_EXTRAIT DU DOCUMENT_
::::::
Près de 45 ans après l'avoir enregistré, le prolifique rocker canadien publie cet album de douze titres dont sept étaient restés inédits à ce jour. Une belle poignée de joyaux autour d'une rupture amoureuse qu'il s'excuse aujourd'hui d'avoir gardée pour lui.

Article rédigé par Laure Narlian
France Télévisions - Rédaction Culture
Publié Mis à jour
Temps de lecture : 5min
Le musicien canadien Neil Young en concert à Wembley (Londres, G-B) le 14 septembre 1974 en compagnie de Crosby, Stills et Nash. (MICHAEL PUTLAND / HULTON ARCHIVE / GETTY)

Neil Young, qui a ouvert ses archives en grand ces derniers temps, semble comme dans les contes posséder un coffre aux trésors enchanté aux ressources inépuisables dont il tire merveille sur merveille. Au point qu’on finira un jour peut-être par lui opposer une indifférence blasée. Ce jour n’est pas encore arrivé, loin de là.

Car voilà que le Canadien exhume Homegrown, l’un de ses albums "perdus" les plus célèbres, un de ces trésors qui a suscité nombre de spéculations auprès des admirateurs du "loner". Un disque enregistré entre juin 1974 et janvier 1975, après On The Beach (1974), dont beaucoup de fans avaient entendu parler sans jamais l’avoir écouté. Homegrown, résumait récemment Neil Young lui-même, n’est rien moins que "le chaînon manquant" entre Harvest (1972) et Comes a time (1978) !
::::::
[Lignes d'un jeu de données de raisonnement spatial]

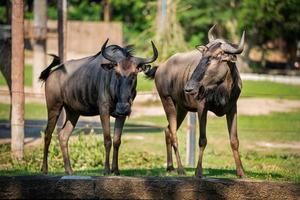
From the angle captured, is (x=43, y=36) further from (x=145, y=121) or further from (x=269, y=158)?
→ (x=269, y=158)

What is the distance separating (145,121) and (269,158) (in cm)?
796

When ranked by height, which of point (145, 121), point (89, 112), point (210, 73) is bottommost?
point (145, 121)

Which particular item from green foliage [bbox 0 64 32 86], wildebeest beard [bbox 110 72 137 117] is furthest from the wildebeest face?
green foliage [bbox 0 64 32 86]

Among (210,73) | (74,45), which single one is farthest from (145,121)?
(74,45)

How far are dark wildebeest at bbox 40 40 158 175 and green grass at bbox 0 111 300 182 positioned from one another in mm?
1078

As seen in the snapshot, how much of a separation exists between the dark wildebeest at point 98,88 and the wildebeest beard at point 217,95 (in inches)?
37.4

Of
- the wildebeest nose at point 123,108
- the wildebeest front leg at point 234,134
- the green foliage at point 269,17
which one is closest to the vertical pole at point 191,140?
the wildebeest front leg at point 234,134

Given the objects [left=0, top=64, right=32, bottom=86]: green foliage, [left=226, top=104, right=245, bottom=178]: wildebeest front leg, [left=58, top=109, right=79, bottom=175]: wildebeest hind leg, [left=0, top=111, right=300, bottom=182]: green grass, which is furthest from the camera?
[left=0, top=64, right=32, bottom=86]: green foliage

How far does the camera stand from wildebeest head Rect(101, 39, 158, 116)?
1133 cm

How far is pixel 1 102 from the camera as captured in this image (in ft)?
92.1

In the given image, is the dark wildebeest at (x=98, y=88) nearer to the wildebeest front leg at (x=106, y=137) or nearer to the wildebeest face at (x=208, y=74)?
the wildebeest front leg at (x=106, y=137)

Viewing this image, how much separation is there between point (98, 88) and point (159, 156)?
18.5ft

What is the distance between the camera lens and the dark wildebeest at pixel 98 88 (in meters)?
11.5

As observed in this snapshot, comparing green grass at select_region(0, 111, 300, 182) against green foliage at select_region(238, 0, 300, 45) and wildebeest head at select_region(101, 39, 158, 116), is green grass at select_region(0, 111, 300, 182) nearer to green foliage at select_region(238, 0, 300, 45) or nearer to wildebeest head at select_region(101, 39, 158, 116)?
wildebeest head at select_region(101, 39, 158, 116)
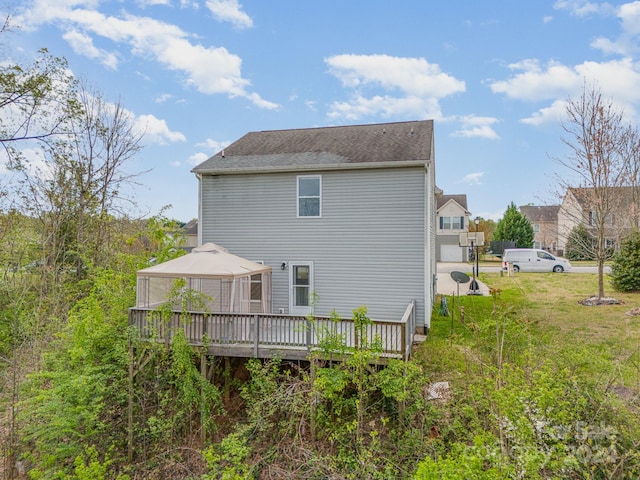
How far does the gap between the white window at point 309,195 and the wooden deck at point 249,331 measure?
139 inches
::::::
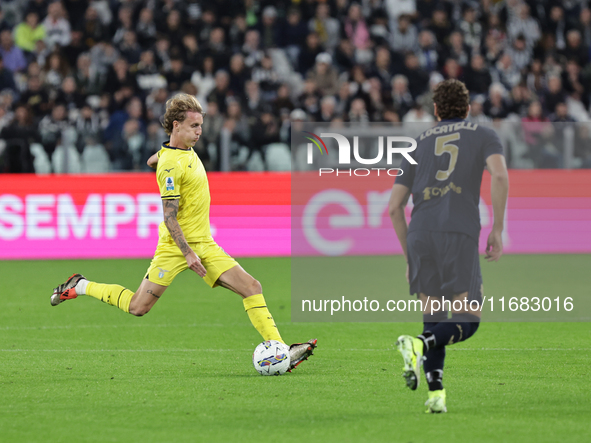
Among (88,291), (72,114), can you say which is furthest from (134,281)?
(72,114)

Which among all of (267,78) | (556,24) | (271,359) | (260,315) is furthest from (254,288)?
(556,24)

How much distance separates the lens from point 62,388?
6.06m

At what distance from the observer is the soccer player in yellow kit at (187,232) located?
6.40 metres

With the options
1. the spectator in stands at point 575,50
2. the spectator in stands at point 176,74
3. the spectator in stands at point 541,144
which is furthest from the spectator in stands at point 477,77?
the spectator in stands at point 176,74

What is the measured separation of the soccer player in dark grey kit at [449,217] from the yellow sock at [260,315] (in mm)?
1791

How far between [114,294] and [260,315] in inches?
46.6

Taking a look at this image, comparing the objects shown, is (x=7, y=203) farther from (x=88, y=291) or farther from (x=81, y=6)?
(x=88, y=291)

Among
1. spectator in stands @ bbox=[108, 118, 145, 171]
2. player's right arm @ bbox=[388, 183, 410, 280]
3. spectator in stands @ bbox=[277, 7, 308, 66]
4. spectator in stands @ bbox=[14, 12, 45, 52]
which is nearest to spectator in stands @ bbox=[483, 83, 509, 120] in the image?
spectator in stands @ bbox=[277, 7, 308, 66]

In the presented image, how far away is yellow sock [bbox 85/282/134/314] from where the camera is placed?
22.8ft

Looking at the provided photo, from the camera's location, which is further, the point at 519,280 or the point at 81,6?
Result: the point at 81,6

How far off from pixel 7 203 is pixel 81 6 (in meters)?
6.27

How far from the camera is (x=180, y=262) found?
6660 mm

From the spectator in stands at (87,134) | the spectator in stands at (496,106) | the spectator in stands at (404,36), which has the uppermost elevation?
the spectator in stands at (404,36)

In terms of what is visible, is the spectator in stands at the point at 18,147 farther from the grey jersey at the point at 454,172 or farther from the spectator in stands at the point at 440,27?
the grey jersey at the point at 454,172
::::::
_TRAVAIL À FAIRE_
**1.** D'après l'article sur l'album Homegrown, pendant quelle période ce disque a-t-il été enregistré ?
**2.** Recopiez le passage de l'article sur l'album Homegrown, de « Près de 45 ans » à « ARCHIVE / GETTY) ».
Ces enregistrements proviennent d'une autre source.

_LES RÉPONSES_
**1.** Entre juin 1974 et janvier 1975.

**2.**
Près de 45 ans après l'avoir enregistré, le prolifique rocker canadien publie cet album de douze titres dont sept étaient restés inédits à ce jour. Une belle poignée de joyaux autour d'une rupture amoureuse qu'il s'excuse aujourd'hui d'avoir gardée pour lui.

Article rédigé par Laure Narlian
France Télévisions - Rédaction Culture
Publié Mis à jour
Temps de lecture : 5min
Le musicien canadien Neil Young en concert à Wembley (Londres, G-B) le 14 septembre 1974 en compagnie de Crosby, Stills et Nash. (MICHAEL PUTLAND / HULTON ARCHIVE / GETTY)